Großes Thema auf dieser 71. Frankfurter Buchmesse war die Digitalisierung, was gewürdigt wurde unter anderem mit einer Konferenz zu neuen Technologien wie Künstliche Intelligenz und Big Data Analytics, also der Verarbeitung beispielsweise von Leserdaten, die bei E-Book-Nutzern erhoben werden können.

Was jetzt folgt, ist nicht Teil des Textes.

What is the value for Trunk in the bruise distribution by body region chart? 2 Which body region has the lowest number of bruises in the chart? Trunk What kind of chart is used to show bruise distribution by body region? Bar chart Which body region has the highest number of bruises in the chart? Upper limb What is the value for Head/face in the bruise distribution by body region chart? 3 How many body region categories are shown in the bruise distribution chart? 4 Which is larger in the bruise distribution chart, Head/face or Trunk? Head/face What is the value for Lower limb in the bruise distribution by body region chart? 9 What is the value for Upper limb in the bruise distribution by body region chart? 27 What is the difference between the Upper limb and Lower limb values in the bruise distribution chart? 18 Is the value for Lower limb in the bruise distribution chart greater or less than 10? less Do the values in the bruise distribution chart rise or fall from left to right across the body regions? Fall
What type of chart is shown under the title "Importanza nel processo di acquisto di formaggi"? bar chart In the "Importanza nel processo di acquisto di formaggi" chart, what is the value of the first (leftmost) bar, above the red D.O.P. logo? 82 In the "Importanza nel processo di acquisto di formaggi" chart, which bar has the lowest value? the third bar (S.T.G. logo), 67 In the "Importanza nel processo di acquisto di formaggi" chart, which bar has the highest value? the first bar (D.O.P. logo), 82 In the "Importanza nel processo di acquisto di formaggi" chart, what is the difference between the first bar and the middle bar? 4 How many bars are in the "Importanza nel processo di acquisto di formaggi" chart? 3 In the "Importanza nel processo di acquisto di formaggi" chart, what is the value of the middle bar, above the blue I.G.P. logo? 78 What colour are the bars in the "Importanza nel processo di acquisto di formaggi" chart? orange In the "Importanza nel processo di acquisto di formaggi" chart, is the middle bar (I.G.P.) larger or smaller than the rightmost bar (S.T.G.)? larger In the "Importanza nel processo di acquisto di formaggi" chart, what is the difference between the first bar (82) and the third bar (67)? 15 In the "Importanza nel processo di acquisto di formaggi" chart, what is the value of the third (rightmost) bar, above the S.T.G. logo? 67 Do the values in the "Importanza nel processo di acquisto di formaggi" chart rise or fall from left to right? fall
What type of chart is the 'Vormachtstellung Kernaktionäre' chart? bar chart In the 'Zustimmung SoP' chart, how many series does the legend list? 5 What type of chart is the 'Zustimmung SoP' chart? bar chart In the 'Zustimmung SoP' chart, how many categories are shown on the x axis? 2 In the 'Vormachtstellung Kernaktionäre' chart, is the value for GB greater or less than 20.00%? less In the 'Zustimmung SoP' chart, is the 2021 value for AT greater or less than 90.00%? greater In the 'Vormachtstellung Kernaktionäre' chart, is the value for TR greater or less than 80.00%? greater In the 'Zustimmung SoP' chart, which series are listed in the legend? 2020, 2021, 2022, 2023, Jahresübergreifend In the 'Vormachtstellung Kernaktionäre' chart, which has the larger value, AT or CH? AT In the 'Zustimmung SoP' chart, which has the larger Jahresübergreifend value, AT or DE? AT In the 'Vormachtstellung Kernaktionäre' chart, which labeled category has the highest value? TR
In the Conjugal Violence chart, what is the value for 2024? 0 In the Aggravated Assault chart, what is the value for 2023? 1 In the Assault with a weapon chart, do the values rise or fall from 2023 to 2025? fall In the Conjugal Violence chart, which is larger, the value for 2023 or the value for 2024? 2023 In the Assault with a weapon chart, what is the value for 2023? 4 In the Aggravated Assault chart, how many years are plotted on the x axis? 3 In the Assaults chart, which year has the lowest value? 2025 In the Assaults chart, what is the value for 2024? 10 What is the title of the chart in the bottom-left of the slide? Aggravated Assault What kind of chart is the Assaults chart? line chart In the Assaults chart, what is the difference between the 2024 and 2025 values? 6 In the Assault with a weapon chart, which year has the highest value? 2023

Auf diese beiden Felder beziehend sprach bei der Eröffnungs-Pressekonferenz auch Francis Gurry, der aktuelle Generaldirektor der Organisation für geistiges Eigentum. Er betonte, dass zukünftig auch Künstliche Intelligenz in der Lage sein könnte, Bücher zu schreiben – zugleich erinnerte Gurry an die singuläre Bedeutung menschlicher Autorschaft, was nur logisch ist: um noch einmal mit der Literatur-Nobelpreisträgerin Olga Tokarczuk zu sprechen: Die Literatur ist ein Ort der Freiheit, auch im gegenwärtigen Polen mit dem Regierungsmandat der rechten PiS-Partei. Schriftsteller, sagte Tokarczuk, brauchen nämlich nur einen Stift und Papier, um sich mitzuteilen, und Verlage sind nachwievor nicht in staatlicher, sondern in öffentlicher Hand.
Wir brauchen das Buch, nicht nur deshalb, weil sich das Konsumverhalten von Buchlesern nicht einmal mithilfe von Big Data ermitteln lässt. Papier ist überwachungsresistent. Somit bleibt das Buch auch im digitalen Jahr 2019 ein Ort der Freiheit, ein Ort, an dem der Mensch als Mensch weiterhin seinen Eigenwert besitzt – in all seiner Widersprüchlichkeit. Das ist ein schöner Ausblick.